> [Apply what you read]
A) Summarize the blog post in three sentences.
B) Reproduce the stretch of the blog post from "Musical group Reddy" through "their base player." word for word.

Wednesday, June 26, 2013

...A Passage that would Change Everything



...this past weekend my oldest son and I attended a local musical competition known as The Battle of the Bands.  As the title proclaims, musicians from around the area, some from across the state, others peddling in from down the block, meet up at the fair grounds for a winner take all concert.  

The concept...play four or five of your very best songs, offering musical  sustenance to an impatient audience baking under clear skies, for a chance at winning some free recording time, their best tune played on the local radio station, and an hour long concert during the yearly Octoberfest.  

For an unknown artist of the lyrical tune, this is playoff time.

My son and I sat toward the back of the grandstand, enjoying a taste of local flavor, occasionally offering support, at times yearning for the chorus to end.

Nearing the conclusion of the show, our true reason for being there ambled onto the stage.

I leaned toward my son, who'd never heard them play.  "You're in for a treat."

Musical group Reddy Freddy, three brothers and their enthusiastic drummer, all born and bred less than a mile from the stage they now stood upon, eased into their first song.  

I'm a fan of Reddy Freddy, have mentioned them in previous posts, and spend my days in a cubicle, (when not on the road), sharing thoughts and ideas with their base player.

The crowd, restless after endearing twenty minutes of bad karaoke, grew still, thinking perhaps they were listening to Dave Matthews, or Jack Johnson, as opposed to a group of fellas from across town.

Each song garnered wild applause.  When they finished up their time in the spotlight with their best hit, "DNA," every last soul in attendance was on their feet.

Playing only their own work, Reddy Freddy swept the competition and took first place.  Perhaps I'm biased, but in the end it really wasn't even close.

When I introduced my son to the band members, including the talented base player who, during normal business hours, shares an office with yours truly, the first question out of my boy's mouth proved a bit forward, but nonetheless worthy of discussion.

"Why are you guys still playing for pennies around here, and not on tour with The Lumineers?"

The answer was really quite simple.  "Because that ONE person hasn't heard us just yet."  He then leaned forward, as if about to offer my son the secret to tuning a guitar in less time than it takes to slap together a ham 'n cheese on rye, and said, "But I'm pretty sure he will...some day."

That conversation between my son, and my musical pal from the neighboring cubicle, has stuck with me since.  

When it's all said and done, musicians and writers are very much alike.  Starving artists from opposing branches, yet stemming from the same thick trunk.  So much talent, all those dreams, each of us waiting around for that ONE person that'll change everything.

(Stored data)
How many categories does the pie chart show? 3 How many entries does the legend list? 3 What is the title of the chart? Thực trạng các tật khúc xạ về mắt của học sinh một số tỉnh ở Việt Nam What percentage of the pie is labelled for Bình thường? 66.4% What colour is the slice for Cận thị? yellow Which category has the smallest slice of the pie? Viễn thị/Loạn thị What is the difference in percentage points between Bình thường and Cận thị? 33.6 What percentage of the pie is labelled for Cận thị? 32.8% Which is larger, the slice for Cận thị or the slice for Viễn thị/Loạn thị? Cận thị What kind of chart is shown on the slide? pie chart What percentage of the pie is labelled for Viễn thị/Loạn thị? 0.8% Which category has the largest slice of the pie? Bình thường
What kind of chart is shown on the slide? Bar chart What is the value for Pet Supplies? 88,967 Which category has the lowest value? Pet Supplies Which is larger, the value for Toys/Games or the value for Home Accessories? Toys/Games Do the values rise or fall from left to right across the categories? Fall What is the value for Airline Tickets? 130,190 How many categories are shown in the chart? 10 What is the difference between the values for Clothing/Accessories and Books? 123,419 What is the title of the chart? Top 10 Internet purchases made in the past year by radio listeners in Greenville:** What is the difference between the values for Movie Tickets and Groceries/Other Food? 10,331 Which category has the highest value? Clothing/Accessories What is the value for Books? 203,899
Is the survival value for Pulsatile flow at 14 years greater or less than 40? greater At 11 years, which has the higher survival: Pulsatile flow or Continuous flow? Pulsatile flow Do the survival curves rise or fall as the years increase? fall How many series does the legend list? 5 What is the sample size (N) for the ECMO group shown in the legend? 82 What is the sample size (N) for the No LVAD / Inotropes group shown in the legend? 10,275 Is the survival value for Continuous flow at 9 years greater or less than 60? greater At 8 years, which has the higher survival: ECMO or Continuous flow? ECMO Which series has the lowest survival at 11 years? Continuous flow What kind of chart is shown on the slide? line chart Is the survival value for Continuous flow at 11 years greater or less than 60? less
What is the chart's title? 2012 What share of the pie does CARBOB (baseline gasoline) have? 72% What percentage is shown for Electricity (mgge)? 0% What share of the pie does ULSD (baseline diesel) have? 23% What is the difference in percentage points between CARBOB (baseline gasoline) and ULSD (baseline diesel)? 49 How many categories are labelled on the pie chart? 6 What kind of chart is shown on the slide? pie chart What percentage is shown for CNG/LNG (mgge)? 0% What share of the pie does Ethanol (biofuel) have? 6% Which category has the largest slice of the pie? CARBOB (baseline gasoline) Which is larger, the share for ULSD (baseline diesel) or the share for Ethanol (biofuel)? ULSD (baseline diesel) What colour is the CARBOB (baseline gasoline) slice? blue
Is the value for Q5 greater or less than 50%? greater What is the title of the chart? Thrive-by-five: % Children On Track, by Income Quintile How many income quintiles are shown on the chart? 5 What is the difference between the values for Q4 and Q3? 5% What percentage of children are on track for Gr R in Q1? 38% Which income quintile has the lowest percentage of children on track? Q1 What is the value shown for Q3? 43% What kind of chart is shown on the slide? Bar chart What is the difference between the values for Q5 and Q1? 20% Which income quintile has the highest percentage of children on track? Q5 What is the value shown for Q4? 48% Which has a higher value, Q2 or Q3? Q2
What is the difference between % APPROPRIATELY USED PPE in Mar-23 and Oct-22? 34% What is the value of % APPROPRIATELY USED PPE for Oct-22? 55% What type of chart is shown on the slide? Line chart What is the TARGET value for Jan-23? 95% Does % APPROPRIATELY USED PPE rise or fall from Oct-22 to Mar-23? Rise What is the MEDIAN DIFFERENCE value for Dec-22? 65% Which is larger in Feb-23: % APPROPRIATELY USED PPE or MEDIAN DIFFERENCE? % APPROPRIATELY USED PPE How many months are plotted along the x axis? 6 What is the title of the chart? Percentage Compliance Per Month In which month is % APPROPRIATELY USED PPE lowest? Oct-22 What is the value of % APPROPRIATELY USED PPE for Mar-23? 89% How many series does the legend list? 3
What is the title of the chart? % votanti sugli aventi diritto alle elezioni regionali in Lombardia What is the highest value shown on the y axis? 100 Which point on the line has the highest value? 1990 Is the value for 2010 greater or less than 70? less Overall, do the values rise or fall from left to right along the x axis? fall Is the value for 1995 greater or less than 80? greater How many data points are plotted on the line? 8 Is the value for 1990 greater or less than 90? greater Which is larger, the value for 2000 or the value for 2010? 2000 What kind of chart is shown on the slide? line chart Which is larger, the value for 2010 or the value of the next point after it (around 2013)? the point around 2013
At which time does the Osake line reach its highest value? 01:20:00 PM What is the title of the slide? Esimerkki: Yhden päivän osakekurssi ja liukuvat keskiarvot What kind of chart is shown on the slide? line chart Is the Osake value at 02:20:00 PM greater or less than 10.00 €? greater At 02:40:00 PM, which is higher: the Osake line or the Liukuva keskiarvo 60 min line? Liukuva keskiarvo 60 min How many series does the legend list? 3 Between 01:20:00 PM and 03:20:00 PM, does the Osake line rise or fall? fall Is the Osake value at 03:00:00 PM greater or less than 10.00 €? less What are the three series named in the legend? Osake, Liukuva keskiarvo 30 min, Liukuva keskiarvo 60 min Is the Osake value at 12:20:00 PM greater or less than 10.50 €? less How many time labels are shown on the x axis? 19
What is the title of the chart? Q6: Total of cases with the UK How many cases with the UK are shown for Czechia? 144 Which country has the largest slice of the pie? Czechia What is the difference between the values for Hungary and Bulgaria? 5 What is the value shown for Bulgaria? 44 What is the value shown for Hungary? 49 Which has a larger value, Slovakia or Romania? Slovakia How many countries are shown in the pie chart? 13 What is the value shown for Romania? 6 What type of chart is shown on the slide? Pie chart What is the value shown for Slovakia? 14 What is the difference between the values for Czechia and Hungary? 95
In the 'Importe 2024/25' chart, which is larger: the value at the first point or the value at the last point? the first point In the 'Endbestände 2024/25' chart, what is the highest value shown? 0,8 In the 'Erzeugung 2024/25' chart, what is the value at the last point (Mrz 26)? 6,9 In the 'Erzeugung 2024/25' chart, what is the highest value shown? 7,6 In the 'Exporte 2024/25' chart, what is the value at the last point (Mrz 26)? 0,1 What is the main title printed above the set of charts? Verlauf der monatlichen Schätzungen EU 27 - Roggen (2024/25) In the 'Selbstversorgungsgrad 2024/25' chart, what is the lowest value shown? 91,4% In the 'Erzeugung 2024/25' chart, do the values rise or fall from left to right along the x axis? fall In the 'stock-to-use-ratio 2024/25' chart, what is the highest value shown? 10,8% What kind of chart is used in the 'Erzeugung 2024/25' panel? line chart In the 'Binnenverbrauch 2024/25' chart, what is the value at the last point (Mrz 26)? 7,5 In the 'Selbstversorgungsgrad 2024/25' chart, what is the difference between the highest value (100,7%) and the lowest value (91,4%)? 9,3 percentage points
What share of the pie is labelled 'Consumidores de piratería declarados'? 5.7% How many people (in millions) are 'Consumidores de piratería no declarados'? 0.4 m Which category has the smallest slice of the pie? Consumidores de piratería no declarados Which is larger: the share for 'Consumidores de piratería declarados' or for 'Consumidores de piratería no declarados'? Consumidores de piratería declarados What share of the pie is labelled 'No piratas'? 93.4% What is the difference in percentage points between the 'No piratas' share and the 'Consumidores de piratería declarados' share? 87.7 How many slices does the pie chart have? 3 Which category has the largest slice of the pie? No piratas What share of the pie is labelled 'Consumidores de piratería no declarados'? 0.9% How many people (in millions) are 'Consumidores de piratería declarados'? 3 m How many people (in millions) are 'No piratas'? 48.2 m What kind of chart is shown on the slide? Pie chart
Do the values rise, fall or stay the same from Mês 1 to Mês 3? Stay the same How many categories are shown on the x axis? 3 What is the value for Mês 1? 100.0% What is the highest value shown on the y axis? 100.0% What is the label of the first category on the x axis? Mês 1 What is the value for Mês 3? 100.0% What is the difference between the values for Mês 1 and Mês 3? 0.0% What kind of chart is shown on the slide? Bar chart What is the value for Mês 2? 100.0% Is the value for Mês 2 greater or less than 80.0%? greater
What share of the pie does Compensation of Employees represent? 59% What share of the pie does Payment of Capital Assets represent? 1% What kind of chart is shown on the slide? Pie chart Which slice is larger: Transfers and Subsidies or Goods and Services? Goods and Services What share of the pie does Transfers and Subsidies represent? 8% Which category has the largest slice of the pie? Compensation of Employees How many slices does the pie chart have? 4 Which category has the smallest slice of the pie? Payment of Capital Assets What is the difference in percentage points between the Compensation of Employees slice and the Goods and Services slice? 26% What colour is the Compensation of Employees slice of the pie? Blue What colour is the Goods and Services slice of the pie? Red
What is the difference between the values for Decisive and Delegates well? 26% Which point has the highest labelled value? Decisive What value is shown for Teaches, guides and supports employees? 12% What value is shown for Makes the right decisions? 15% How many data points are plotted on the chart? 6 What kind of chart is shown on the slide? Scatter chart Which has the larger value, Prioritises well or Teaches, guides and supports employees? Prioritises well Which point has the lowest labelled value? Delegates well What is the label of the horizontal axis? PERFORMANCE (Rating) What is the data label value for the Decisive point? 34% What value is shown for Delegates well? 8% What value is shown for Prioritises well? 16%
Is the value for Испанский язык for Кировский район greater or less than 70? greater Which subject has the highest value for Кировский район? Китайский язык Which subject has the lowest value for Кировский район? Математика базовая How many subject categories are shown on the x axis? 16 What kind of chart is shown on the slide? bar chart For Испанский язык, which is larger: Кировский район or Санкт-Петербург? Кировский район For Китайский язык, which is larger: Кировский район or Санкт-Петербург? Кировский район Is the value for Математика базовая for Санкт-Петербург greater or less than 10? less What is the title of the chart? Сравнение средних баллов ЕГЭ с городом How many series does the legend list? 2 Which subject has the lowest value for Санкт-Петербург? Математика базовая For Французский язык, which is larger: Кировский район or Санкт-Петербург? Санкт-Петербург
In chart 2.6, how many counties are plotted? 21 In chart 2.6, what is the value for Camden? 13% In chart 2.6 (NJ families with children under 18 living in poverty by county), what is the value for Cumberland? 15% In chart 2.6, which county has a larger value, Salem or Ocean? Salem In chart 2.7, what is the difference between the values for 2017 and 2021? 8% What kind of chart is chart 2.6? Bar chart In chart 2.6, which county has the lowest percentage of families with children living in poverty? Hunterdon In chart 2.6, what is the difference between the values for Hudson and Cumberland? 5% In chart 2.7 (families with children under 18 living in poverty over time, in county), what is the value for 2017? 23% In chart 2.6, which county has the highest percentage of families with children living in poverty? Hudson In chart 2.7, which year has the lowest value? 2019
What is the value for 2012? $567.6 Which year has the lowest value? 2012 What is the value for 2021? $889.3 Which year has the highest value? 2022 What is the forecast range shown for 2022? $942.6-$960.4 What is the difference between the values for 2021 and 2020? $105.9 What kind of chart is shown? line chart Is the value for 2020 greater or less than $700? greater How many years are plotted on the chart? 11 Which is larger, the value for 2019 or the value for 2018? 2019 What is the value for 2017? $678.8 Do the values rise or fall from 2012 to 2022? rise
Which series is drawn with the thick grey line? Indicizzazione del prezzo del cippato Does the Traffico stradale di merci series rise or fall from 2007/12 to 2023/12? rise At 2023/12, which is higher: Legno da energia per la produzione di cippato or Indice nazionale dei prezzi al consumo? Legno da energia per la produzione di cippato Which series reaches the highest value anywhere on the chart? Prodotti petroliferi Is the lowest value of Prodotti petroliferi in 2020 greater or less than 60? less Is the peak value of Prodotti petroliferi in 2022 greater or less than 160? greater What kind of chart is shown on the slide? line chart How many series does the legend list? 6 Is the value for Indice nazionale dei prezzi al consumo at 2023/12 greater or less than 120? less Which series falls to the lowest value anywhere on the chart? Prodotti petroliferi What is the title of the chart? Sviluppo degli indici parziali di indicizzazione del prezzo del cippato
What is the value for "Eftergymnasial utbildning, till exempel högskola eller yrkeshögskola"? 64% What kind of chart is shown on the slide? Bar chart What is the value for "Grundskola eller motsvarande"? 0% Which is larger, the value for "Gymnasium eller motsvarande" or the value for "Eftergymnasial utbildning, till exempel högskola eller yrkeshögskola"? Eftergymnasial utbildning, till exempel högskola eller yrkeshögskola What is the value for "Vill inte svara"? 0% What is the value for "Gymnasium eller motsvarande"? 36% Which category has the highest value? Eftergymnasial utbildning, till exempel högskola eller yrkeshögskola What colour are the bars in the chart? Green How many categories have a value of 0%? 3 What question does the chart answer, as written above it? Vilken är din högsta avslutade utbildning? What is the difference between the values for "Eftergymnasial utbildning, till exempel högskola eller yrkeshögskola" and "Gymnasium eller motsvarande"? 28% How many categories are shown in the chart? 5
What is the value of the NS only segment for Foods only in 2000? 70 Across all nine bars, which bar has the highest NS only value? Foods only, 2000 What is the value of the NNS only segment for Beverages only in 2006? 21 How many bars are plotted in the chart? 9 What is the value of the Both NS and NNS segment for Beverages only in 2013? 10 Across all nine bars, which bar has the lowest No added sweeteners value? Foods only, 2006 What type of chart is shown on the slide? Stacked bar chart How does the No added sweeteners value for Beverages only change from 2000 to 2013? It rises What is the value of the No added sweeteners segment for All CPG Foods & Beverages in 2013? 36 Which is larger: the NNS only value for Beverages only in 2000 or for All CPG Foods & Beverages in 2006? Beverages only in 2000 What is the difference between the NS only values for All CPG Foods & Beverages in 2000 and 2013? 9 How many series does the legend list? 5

> [Answers to the problems]
A) The writer and their oldest son attended a local Battle of the Bands, where Reddy Freddy, a group of three brothers and their drummer, won first place playing only their own songs. When the son asked why the band wasn't on tour with The Lumineers, a band member who shares an office with the writer answered that the one person who matters hadn't heard them yet but probably would some day. The writer concludes that musicians and writers are much alike, each full of talent and dreams and waiting for that one person who will change everything.

B)
Musical group Reddy Freddy, three brothers and their enthusiastic drummer, all born and bred less than a mile from the stage they now stood upon, eased into their first song.  

I'm a fan of Reddy Freddy, have mentioned them in previous posts, and spend my days in a cubicle, (when not on the road), sharing thoughts and ideas with their base player.